# wget - Troubles scraping on site demanding login



## michael_hackson (Jul 9, 2018)

Hello community!

I have been venturing in online dating and I'd like to optimise the process of finding a match since the datesite is not providing the function of searching by keyword.
To put the time of eyeballing profile to better use I thought I could get ftp/wget to do the work for me.

So the plan is to have ftp/wget to use session cookie and be able to scrape the profiles being logged in with my ID and have a script going through the files deleting the scraped pages with non-matching keyword.

*Steps taken:*

*1. Get the cookies for the login session of my ID*

At first I tried logging in and saving cookies with wget but the result was unsuccessful (the passed parameters of --user=foo and --password=bar / as well as --post-data 'user=foo&password=bar' may not work with this website).

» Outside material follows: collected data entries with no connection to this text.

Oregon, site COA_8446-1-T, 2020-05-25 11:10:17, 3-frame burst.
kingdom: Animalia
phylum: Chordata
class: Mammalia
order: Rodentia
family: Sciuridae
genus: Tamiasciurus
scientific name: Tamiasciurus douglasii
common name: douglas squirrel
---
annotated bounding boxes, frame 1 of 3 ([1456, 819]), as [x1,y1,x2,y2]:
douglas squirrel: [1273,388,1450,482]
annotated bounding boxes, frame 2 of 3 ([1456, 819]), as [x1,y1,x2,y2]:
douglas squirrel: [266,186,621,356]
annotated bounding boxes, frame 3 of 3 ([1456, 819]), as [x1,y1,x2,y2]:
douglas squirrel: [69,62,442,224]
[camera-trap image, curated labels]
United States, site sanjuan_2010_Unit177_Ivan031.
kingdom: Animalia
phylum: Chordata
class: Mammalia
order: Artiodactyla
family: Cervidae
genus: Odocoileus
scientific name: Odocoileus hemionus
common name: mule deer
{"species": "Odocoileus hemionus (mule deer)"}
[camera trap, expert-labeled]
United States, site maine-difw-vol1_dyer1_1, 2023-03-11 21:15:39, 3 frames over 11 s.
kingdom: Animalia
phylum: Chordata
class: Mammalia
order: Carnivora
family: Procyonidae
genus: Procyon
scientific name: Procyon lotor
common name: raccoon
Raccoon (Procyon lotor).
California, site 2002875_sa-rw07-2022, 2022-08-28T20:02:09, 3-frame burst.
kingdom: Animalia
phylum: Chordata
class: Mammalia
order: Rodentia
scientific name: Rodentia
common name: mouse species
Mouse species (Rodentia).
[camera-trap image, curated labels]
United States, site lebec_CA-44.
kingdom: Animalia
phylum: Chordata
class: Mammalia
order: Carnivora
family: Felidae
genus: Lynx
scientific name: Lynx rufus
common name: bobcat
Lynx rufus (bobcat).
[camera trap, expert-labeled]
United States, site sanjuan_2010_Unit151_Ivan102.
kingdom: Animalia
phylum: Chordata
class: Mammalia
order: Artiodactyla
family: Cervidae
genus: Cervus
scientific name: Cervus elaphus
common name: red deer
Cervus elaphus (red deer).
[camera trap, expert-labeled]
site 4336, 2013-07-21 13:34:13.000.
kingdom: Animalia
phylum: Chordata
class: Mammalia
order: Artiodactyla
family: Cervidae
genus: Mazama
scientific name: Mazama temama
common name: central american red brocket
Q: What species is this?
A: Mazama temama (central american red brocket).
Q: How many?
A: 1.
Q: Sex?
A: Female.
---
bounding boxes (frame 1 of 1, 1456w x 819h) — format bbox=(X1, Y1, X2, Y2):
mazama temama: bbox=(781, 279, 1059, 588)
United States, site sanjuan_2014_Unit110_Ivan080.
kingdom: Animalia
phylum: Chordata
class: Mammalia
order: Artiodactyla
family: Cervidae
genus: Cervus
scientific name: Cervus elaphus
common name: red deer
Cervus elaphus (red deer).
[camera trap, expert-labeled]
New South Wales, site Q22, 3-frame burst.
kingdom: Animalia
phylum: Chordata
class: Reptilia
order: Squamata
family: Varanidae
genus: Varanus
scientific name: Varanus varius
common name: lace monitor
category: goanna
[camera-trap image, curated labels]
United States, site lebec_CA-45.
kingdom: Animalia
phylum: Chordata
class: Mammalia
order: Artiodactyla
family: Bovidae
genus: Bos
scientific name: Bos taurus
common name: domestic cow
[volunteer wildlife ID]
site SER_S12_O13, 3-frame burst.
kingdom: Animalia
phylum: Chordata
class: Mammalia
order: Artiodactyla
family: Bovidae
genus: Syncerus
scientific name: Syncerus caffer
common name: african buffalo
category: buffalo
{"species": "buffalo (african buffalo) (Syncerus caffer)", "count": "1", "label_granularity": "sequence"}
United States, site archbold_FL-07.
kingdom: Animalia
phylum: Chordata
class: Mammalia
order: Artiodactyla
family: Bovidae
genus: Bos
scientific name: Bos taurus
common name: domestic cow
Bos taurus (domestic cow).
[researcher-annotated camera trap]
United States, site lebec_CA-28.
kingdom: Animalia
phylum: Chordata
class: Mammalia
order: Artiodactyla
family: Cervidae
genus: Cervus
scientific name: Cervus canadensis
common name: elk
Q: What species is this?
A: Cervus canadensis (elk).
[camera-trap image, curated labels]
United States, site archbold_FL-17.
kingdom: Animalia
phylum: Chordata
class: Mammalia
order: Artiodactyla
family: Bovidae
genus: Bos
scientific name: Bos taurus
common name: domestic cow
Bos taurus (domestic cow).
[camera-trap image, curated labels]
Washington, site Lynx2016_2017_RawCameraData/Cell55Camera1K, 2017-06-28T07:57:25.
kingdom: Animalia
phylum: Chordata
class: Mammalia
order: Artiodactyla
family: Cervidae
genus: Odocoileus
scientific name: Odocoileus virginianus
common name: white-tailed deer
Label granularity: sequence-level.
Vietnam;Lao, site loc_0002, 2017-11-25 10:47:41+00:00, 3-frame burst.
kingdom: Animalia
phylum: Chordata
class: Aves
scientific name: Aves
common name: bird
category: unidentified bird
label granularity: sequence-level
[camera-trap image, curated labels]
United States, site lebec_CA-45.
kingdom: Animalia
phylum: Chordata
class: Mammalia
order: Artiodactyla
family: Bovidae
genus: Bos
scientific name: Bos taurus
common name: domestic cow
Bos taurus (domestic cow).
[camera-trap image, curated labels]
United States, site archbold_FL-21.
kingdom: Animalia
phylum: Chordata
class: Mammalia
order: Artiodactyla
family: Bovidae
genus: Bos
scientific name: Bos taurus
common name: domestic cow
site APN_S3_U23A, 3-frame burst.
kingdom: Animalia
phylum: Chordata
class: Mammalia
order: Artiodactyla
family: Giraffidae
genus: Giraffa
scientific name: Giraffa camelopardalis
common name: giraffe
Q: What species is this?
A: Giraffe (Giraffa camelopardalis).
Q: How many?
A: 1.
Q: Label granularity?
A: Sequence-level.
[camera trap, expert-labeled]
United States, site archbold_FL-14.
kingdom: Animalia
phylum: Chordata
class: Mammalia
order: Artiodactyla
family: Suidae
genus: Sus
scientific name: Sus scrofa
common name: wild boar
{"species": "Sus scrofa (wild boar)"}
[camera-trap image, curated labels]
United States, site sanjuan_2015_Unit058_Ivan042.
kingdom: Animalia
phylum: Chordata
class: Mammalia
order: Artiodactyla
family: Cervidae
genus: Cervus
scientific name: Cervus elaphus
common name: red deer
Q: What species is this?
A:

I decided to have Firefox store the cookies for me and checking their viability with the addon "Cookie Manager". To be extra sure I used another addon to export the cookies in the wanted Netscape format, hence:
wget(1) - "Load cookies from file before the first HTTP retrieval. file is a textual file in the format originally used by Netscape's cookies.txt file."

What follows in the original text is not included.